01 Aug CAR CARE MADE SIMPLE: AN AUTO PARTS KEYNOTE SPEAKER AND FUTURIST CONSULTS
Ask an auto parts keynote speaker and car futurist: If your vehicle has ever broken down or been in need of a repair, it’s easy to understand the importance of this industry. At the same time, unless you’re a driver or enthusiast who finds themselves in need of certain equipment, you may not be aware of all the finely-tuned machinery that goes into your favorite car, truck, van, etc. Happily, your favorite auto parts keynote speaker and car futurist is here to help with a handy cheat sheet to some of the types of products you can buy, and service providers who offer them. Without further ado, let’s jump right in and see what’s happening under the hood of the industry…
- OEMs – Original equipment manufacturers that produce parts directly for vehicle manufacturers. Think Bosch, Denso, Magna.
- Replacement parts manufacturers – Produce aftermarket components to replace worn out parts on vehicles, or so auto parts keynote speakers and car futurists tell us. Some illustrations are companies like Moog, Timken, ACDelco.
- Salvage yards – Sell used, OEM recycled auto parts harvested from damaged vehicles.
- Remanufacturers – Take worn parts, extensively refurbish or rebuild them to OE specifications and sell as remanufactured parts.
- Private label brands – Auto parts sold under a retailer’s own brand rather than the OEM brand. Common for retailers like AutoZone, NAPA, etc. as any auto parts keynote speaker or car futurist can tell you.
- Specialty equipment suppliers – Focus on parts for performance, racing, customization rather than factory replacement parts.
- Distribution/logistics – Provide storage, inventory management and delivery of parts to retailers and service centers.
- Retail chains – Large retailers with a chain of brick-and-mortar stores selling a variety of aftermarket parts to DIY customers – a favorite among auto parts keynote speakers and car futurists.

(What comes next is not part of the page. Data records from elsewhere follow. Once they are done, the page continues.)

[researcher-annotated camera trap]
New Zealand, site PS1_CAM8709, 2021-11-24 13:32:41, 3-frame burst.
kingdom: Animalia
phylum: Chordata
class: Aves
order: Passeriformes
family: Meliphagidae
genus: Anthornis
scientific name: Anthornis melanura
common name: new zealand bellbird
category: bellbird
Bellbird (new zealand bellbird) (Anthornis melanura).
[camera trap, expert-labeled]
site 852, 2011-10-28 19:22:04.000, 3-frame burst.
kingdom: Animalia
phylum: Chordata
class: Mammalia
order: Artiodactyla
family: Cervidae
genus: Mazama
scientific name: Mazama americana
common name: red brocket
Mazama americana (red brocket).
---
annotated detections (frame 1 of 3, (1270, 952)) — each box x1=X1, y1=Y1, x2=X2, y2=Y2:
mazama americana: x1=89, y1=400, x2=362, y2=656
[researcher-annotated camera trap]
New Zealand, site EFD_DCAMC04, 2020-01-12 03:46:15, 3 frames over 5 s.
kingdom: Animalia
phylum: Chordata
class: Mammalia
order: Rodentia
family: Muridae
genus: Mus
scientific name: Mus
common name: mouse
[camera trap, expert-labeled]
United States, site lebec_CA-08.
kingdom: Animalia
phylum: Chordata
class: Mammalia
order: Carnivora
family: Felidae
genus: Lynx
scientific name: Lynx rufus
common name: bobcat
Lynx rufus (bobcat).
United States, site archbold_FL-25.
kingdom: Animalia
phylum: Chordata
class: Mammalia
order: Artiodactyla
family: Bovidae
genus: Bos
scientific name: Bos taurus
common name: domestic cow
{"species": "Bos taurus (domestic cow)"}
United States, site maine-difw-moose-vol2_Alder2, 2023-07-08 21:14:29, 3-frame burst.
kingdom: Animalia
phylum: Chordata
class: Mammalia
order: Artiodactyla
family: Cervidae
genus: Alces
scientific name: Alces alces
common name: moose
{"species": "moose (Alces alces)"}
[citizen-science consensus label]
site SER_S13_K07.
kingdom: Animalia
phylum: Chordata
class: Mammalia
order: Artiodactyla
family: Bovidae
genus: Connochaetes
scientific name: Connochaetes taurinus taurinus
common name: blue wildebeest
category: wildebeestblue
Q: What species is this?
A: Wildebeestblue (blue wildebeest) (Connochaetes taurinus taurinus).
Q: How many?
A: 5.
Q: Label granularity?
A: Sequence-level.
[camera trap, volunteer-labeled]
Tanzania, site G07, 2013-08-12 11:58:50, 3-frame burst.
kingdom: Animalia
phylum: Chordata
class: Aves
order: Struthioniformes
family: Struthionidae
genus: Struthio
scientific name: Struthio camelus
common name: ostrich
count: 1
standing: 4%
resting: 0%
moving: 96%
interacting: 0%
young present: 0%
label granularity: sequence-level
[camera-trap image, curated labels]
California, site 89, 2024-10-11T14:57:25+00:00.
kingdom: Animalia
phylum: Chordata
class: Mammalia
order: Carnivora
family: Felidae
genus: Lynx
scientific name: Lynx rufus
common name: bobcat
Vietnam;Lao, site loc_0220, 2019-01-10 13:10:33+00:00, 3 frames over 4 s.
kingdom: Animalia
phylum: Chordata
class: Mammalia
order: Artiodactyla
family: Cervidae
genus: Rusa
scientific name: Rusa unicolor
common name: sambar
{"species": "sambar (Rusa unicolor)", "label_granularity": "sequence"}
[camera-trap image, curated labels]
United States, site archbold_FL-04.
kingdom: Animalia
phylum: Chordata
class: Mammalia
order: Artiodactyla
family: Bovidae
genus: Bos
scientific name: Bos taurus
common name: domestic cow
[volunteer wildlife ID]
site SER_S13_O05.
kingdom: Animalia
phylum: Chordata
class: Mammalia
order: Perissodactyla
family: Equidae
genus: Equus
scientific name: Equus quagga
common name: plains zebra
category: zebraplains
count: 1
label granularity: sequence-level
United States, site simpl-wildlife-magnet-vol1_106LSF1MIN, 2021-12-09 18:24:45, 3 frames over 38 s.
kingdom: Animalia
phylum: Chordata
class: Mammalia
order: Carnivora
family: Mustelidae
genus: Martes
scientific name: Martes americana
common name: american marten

- E-commerce retailers – Sell auto parts strictly through online channels and ship to customers or installers.
- Jobber stores – Smaller independent retailers that focus on servicing professional repair shops rather than retail customers.
The auto parts sector encompasses this diverse range of manufacturers, distributors and retailers supplying OEM and aftermarket components. The competitive dynamics differ significantly across these types of companies, however.